淡路島の土は本来海砂であり、何も手を加えなければ白いままである。しかし、人間が介入し、炭素と窒素の割合を考えて集めて、虫に分解してもらうと、黒くて栄養分の高い土を多く作ることができる。この目で黒い土を見て、自然の力と人間の知恵を組み合わせれば、いい方向に進むかもしれないという可能性を感じた。

 

●未知数の可能性を持つ人形浄瑠璃

 
淡路人形座では伝統芸能である人形浄瑠璃を鑑賞した。入場する前に目に入るのは人形が多く映っているポスター。あの「最後の晩餐」に似せて撮ったのだという。なんとこれがイタリアで大好評だそうだ。

 

 

劇場に入ると、すぐに演目が始まるのではなく、舞台裏ツアーが始まった。ずらりと並ぶ人形や、本物に見間違えるほどの馬の人形。なかなか見ることのできないものだったため、非常に楽しく舞台裏を回ることができた。

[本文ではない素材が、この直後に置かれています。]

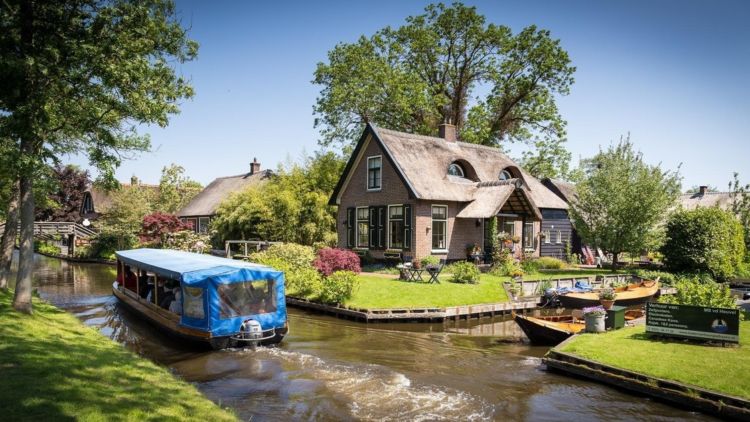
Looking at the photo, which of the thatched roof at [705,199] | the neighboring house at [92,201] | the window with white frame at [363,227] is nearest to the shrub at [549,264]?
the window with white frame at [363,227]

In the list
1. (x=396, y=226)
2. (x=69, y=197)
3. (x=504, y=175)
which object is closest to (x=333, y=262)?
(x=396, y=226)

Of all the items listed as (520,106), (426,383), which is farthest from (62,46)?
(520,106)

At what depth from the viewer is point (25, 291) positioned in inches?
554

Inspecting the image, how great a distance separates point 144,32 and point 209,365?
935 cm

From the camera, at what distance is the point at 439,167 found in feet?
100

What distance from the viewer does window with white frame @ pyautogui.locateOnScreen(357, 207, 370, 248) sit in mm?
31239

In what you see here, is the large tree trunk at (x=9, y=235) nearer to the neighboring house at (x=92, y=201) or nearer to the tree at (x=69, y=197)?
the neighboring house at (x=92, y=201)

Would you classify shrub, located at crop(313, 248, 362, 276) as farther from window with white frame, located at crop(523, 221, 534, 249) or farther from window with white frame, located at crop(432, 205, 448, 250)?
window with white frame, located at crop(523, 221, 534, 249)

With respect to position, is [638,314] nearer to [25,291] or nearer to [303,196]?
[25,291]

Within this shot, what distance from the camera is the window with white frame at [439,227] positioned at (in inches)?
1141

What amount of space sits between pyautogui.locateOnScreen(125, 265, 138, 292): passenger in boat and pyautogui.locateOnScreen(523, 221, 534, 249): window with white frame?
22879mm

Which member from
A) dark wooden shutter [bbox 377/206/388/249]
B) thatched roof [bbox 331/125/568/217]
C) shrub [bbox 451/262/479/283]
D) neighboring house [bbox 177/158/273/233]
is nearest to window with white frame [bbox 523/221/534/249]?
thatched roof [bbox 331/125/568/217]

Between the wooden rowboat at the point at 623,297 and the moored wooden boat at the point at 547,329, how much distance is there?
4.54 metres

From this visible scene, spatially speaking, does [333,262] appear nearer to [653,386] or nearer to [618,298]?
[618,298]
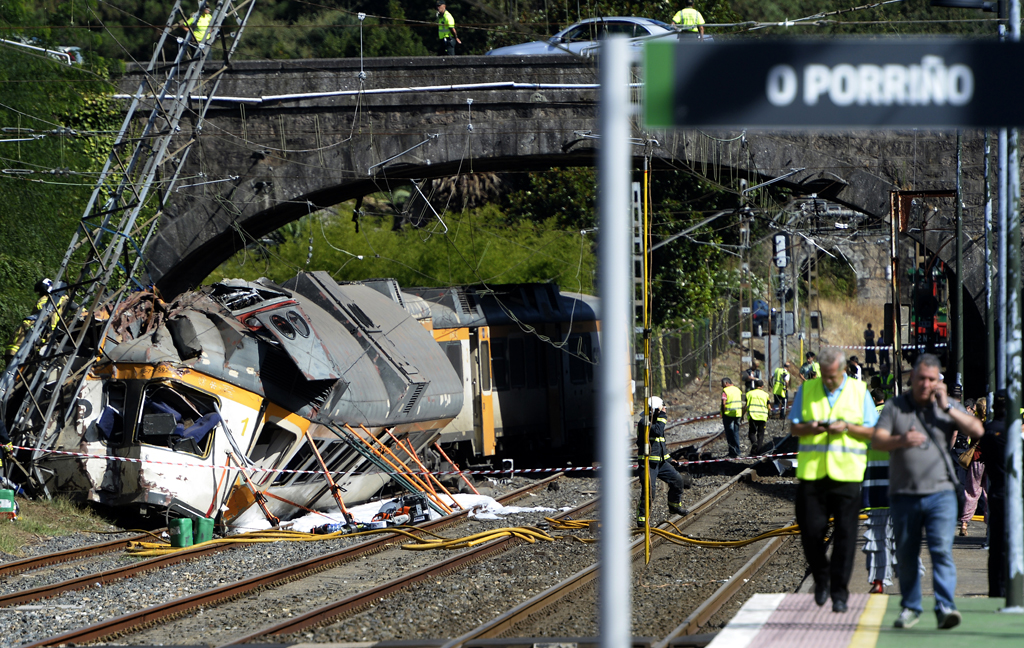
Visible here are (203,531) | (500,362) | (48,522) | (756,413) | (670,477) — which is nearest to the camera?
(203,531)

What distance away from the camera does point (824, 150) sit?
78.4 feet

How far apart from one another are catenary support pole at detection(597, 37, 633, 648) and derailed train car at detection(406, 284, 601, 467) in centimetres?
1825

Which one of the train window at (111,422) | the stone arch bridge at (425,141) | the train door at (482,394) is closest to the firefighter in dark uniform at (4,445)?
the train window at (111,422)

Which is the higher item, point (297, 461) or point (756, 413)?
point (297, 461)

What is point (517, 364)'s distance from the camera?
24.9 metres

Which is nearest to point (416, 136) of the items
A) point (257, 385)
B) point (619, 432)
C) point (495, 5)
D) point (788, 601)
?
point (257, 385)

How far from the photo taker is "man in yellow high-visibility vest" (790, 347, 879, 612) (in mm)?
7082

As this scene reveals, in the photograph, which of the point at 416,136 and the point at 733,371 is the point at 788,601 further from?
the point at 733,371

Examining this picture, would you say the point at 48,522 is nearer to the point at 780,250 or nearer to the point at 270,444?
the point at 270,444

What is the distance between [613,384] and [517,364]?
20.9m

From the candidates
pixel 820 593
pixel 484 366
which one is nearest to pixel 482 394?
pixel 484 366

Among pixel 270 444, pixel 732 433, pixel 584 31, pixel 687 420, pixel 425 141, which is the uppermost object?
pixel 584 31

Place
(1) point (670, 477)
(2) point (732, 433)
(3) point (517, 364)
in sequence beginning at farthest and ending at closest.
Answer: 1. (2) point (732, 433)
2. (3) point (517, 364)
3. (1) point (670, 477)

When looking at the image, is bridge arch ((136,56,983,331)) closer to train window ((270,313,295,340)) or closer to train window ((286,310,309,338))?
train window ((286,310,309,338))
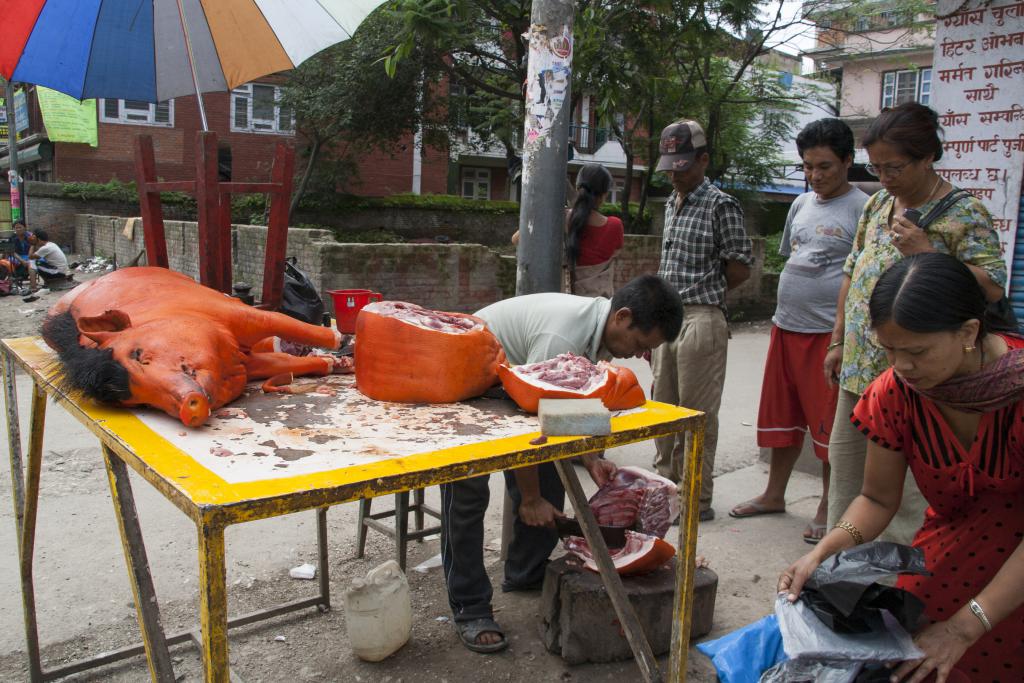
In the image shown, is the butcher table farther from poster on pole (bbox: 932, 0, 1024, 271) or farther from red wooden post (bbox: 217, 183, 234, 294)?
poster on pole (bbox: 932, 0, 1024, 271)

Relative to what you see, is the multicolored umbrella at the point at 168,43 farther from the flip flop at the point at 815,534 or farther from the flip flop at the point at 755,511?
the flip flop at the point at 815,534

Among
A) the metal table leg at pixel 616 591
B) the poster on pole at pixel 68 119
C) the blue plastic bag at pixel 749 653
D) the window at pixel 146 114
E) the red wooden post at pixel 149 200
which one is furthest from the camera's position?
the window at pixel 146 114

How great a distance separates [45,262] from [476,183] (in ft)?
53.4

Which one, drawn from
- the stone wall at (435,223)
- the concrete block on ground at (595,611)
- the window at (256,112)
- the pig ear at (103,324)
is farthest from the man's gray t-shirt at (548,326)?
the window at (256,112)

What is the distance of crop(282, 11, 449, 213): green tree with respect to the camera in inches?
565

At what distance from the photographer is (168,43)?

ツアーが終わると、演目が開始した。今回、鑑賞したのは「戎舞」という演目である。戎さまが床屋の家にやってきて、床屋がお神酒を出すと、戎さまはそれを飲んで舞い始める。すべて飲み干してしまった後、船に乗り、大きな鯛を釣って「めでたし、めでたし。」と再び舞う、というような話である。複雑な設定もなく、人形の動きや音楽、太夫の語りが非常に愉快であったため、初めて鑑賞する私でも楽しむことができた。

 

● 観光という視点から考える

 

タネノチカラのプログラムは金子さんに問いを投げかけられることで、SDGsについて考え、土や植物、動物の姿を直接見ることで、自然の凄さを再確認することができる。一度訪れることできっとタネノチカラの方々の思いを理解することができるだろう。しかし、SDGsへの行動が求められている企業や教育機関には需要があると感じたが、一般の需要を考えると、自分からSDGsを学びに行くことはハードルが高いように思う。一般の客を増やそうと考える場合、注目すべきなのはレストランである。今回のプログラムは「農家レストラン陽・燦燦」の横にある農場で行い、その後レストランで食事をしたのだが、店内は家族連れで賑わっていたように感じた。食事の前後に家族で気軽に農場を探検できるプランを提案したい。

 

人形浄瑠璃に関しては、「最後の晩餐」のポスターが作られたように海外向けのマーケティングが進められていると事前に聞いていたが、言葉がわからなくても理解できる内容であったため、海外の方でも楽しんでもらえそうだと感じた。しかし、舞台裏ツアーは改善すべき点があると考える。数人外国の方がいたが、説明は日本語のみで行われていた。実際そのようにする動きがあると伺ったのだが、外国語を話せるガイドをつけたり、外国語で説明書きしてあるパンフレットを配布するなどの工夫が必要だと感じた。

今回は「戎舞」を鑑賞したが、お盆の期間には「桃太郎」の公演を行い、小学生に大好評であったと伺った。演目をよく知っている作品にすることで、浄瑠璃は身近なものであるという意識が生まれ、誇るべき自分の地域の文化であると考えるようになるはずだ。現代において伝統文化の継承は難しい問題だが、海外の方でも楽しめて、子どもたちにも歩み寄った演目ができる人形浄瑠璃は未知数の可能性を秘めていると感じた。

 

●さいごに

 

淡路島への観光は、自然や伝統文化といった継承していくべき大事なものの価値を正しく理解し、守ろうという意識を生むきっかけとなるだろう。ぜひ今までとは違った視点で淡路島を訪れてほしい。